Using PDSF for ATLAS Work
From Atlas Wiki
if you find that any of these instructions are incomplete or obsolete please send mail to Mike.
Mailing Lists
We have our own mailing list for atlas specific pdsf issues and general requests for help which you can sign up through eGroups: atlas-lbl-pdsf-users. Please cc this list on support requests you think would be of interest to the general group.
PDSF maintains two emailing lists. The first, pdsf-users (@nersc.gov), automatically adds all users. The second, pdsf-status, is used to notify us about downtimes, meetings, etc. It is advised that you join this list.
Recent Information/News
See this Tuesday meeting talk for some recent bits of information regarding PDSF.
OS environment
PDSF has several operating systems installed. One can switch between the systems using CHOS. However, the only suggested OS is
- sl53 Scientific Linux 5.3 - 64 bit
To use CHOS in (Ba)sh
CHOS=sl53 chos
To use CHOS in (t)csh
setenv CHOS sl53 chos
Login shell
A user can configure the login shell on PDSF at nim.nersc.gov.
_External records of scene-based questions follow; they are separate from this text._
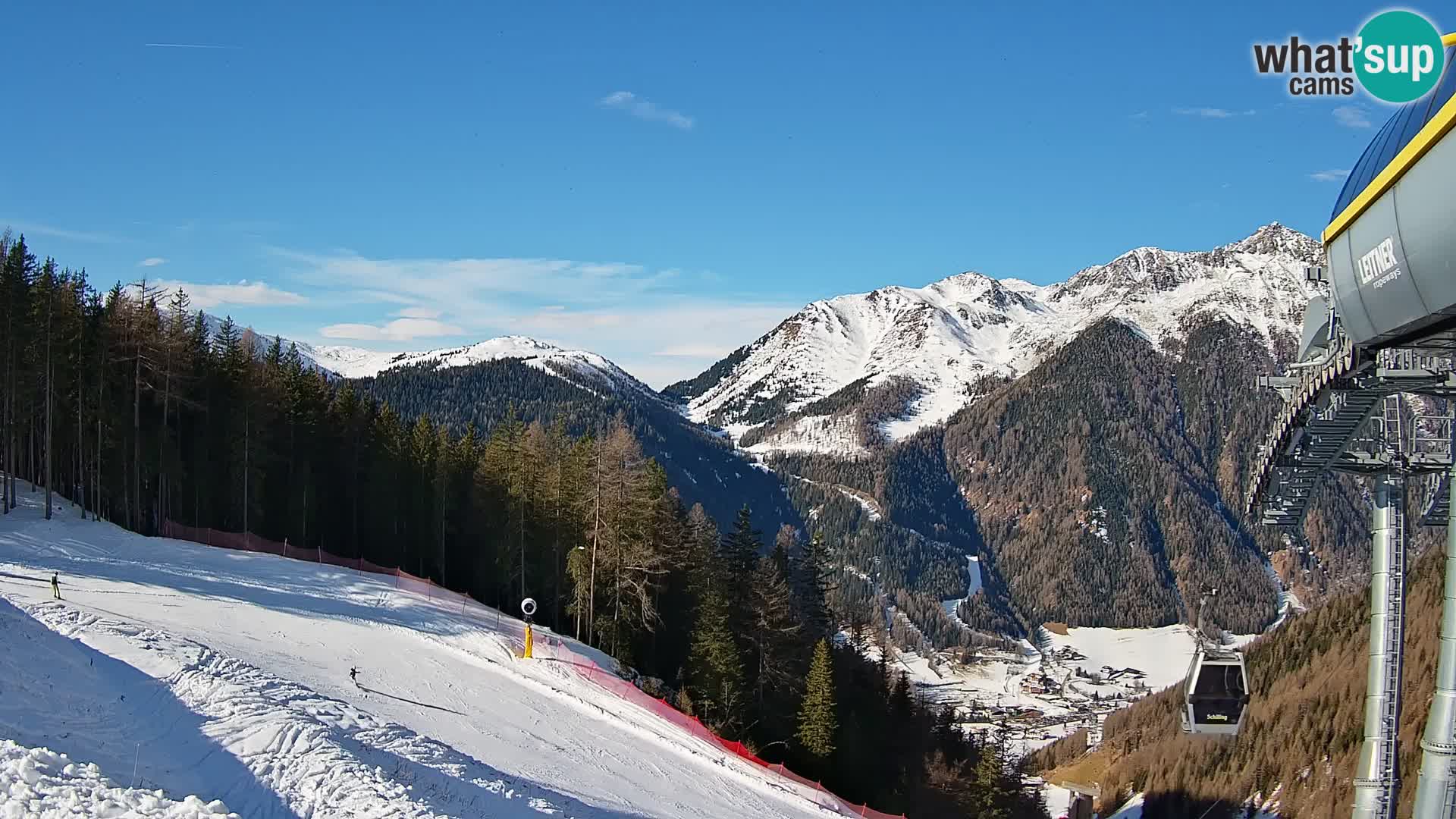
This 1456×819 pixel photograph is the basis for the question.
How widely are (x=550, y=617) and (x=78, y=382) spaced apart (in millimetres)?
21582

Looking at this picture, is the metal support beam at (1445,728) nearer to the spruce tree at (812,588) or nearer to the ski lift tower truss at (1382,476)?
the ski lift tower truss at (1382,476)

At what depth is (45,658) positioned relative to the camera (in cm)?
1900

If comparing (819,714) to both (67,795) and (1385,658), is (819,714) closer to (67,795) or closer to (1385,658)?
(1385,658)

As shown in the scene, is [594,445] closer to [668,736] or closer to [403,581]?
[403,581]

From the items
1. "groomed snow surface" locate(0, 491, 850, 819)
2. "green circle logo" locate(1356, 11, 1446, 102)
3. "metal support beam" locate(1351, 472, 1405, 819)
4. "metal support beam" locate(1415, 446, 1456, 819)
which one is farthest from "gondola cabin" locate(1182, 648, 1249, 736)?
"green circle logo" locate(1356, 11, 1446, 102)

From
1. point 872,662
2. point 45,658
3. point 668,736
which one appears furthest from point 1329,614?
point 45,658

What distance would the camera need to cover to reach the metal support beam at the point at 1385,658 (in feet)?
51.0

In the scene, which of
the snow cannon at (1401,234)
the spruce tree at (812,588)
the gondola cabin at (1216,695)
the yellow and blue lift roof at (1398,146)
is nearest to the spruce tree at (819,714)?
the spruce tree at (812,588)

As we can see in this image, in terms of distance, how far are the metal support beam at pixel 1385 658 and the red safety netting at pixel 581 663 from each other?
14.7m

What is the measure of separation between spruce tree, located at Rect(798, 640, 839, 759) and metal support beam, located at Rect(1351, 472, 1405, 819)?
933 inches

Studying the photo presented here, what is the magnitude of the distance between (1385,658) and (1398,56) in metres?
9.21

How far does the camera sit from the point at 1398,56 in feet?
35.6

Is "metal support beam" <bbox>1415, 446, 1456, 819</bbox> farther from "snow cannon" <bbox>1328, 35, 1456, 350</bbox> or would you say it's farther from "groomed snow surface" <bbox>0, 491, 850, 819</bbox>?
"groomed snow surface" <bbox>0, 491, 850, 819</bbox>

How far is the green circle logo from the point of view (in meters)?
10.5
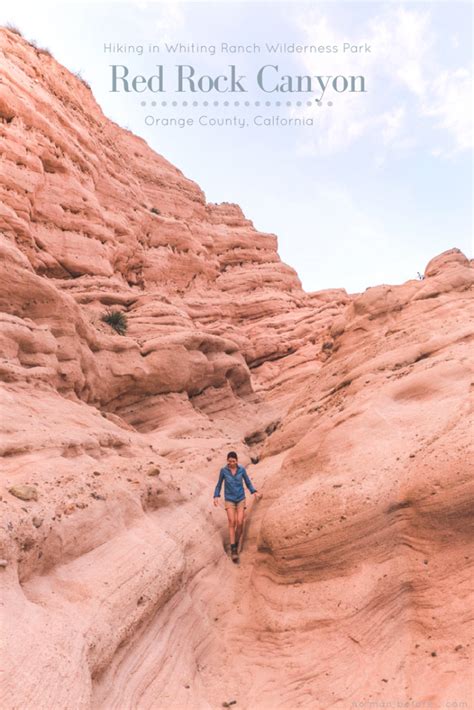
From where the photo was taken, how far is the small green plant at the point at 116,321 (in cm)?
1750

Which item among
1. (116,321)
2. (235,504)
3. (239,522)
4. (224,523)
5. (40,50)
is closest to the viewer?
(239,522)

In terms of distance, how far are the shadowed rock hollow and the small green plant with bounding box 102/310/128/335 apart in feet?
4.00

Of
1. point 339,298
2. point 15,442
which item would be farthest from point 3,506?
point 339,298

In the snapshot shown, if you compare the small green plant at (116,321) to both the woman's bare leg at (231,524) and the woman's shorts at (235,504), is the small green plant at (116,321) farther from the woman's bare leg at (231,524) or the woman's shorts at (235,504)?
the woman's bare leg at (231,524)

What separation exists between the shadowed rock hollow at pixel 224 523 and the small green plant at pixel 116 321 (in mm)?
1221

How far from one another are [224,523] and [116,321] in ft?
33.6

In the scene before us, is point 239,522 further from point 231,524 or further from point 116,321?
point 116,321

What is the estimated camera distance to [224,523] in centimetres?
955

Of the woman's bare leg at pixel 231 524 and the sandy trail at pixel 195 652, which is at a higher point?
the woman's bare leg at pixel 231 524

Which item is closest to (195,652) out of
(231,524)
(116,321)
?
(231,524)

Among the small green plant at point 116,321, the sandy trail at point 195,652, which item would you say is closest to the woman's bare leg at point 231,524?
the sandy trail at point 195,652

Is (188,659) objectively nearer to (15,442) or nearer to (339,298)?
(15,442)

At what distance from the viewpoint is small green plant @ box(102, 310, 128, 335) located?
17500mm

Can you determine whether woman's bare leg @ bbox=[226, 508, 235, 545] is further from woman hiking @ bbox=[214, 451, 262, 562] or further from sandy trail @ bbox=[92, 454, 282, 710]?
sandy trail @ bbox=[92, 454, 282, 710]
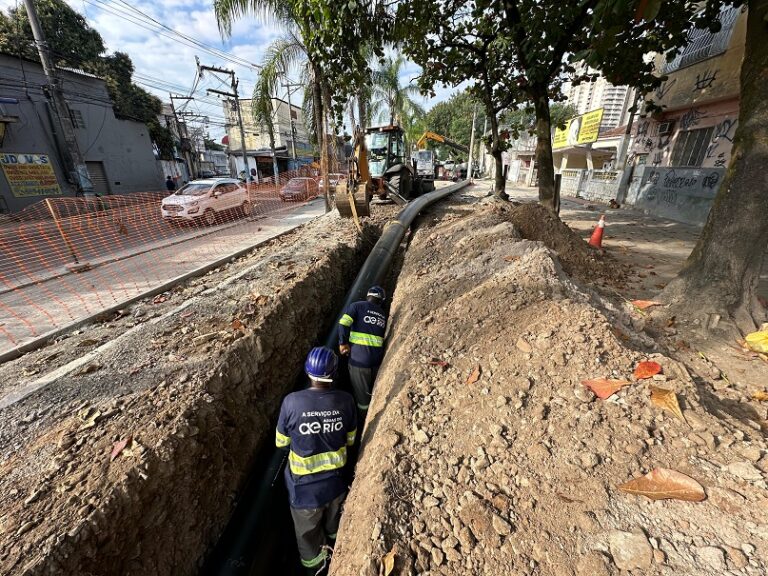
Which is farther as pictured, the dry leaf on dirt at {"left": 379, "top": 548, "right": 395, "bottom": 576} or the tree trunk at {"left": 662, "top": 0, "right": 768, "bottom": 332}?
the tree trunk at {"left": 662, "top": 0, "right": 768, "bottom": 332}

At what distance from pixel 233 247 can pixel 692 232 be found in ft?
39.9

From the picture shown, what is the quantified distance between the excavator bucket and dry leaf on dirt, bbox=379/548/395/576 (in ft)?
22.8

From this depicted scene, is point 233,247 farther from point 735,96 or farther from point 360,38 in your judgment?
point 735,96

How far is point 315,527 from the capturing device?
290 cm

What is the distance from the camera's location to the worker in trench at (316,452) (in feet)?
9.29

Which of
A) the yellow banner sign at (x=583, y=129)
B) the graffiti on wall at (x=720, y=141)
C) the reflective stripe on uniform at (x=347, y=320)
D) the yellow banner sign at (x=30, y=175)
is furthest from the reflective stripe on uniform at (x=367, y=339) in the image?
the yellow banner sign at (x=583, y=129)

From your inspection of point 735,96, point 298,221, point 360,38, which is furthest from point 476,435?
point 735,96

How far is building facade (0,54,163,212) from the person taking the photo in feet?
43.7

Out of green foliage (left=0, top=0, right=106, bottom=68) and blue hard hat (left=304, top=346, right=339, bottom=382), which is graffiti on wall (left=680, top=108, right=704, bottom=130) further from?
green foliage (left=0, top=0, right=106, bottom=68)

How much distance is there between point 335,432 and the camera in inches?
115

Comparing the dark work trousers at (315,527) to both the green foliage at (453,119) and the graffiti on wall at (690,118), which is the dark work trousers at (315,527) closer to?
the graffiti on wall at (690,118)

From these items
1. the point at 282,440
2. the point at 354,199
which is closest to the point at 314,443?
the point at 282,440

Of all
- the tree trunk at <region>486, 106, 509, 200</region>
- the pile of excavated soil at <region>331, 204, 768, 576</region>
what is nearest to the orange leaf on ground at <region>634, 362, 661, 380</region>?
the pile of excavated soil at <region>331, 204, 768, 576</region>

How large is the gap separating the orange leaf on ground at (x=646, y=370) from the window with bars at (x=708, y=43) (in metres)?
11.1
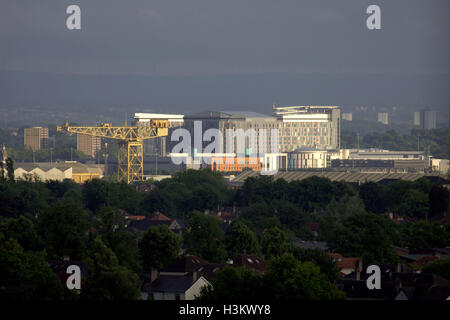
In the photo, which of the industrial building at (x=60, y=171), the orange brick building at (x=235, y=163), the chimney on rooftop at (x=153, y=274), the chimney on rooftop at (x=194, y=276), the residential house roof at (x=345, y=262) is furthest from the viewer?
the orange brick building at (x=235, y=163)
Login with PDSF username and password. ATLAS recommended shell is bash. Csh is known to be broken in some cases by the huge amount of stuff that cmt puts into environment.
Access ATLAS software releases
Last reviewed Feb. 2011 by Yushu Yao
All ATLAS releases are managed by CernVM-FS, a web-based, read-only file system. New releases are installed from the Central CERN location and maintained by the ATLAS Release Management Team. No Local installation or customization needed.
To use ATLAS Software on PDSF, always do the following first:
source /common/atlas/scripts/setupATLAS.sh setupATLAS
The above should be your first line in a batch job as well.
To show the available ATLAS software releases:
showVersions --show athena
To show the available ATLAS DB releases:
showVersions --show dbrelease
To setup an ATLAS release with a custom testarea
asetup 17.2.0.2 --testarea=$HOME/mytestarea
The ATLAS software are managed by the ATLASLocalRootBase/ManageTier3SW package, please refer to https://twiki.atlas-canada.ca/bin/view/AtlasCanada/ATLASLocalRootBase for more features. The available ATLAS releases are on this website: http://atlas-computing.web.cern.ch/atlas-computing/projects/releases/status/ Please allow 3-5 days after the announcement for the new release to be installed and updated onto CernVM-FS at PDSF.
Running Batch Jobs
PDSF uses the SGE batch system, which differs from the lsf batch system most of you are used to from lxplus at CERN.
Submit your jobs simply using
qsub
(there is no need to have $HOME/.sge_request any more!)
To submit to a test queue with a cpu limit of 10min use:
qsub -l debug=1
Below is a sample job script to use CernVM-FS provided ATLAS Releases:
% cat myscript.sh shopt -s expand_aliases source /common/atlas/scripts/setupATLAS.sh setupATLAS asetup 15.6.3 athena.py blabla
Note the like with "shopt" has to be there.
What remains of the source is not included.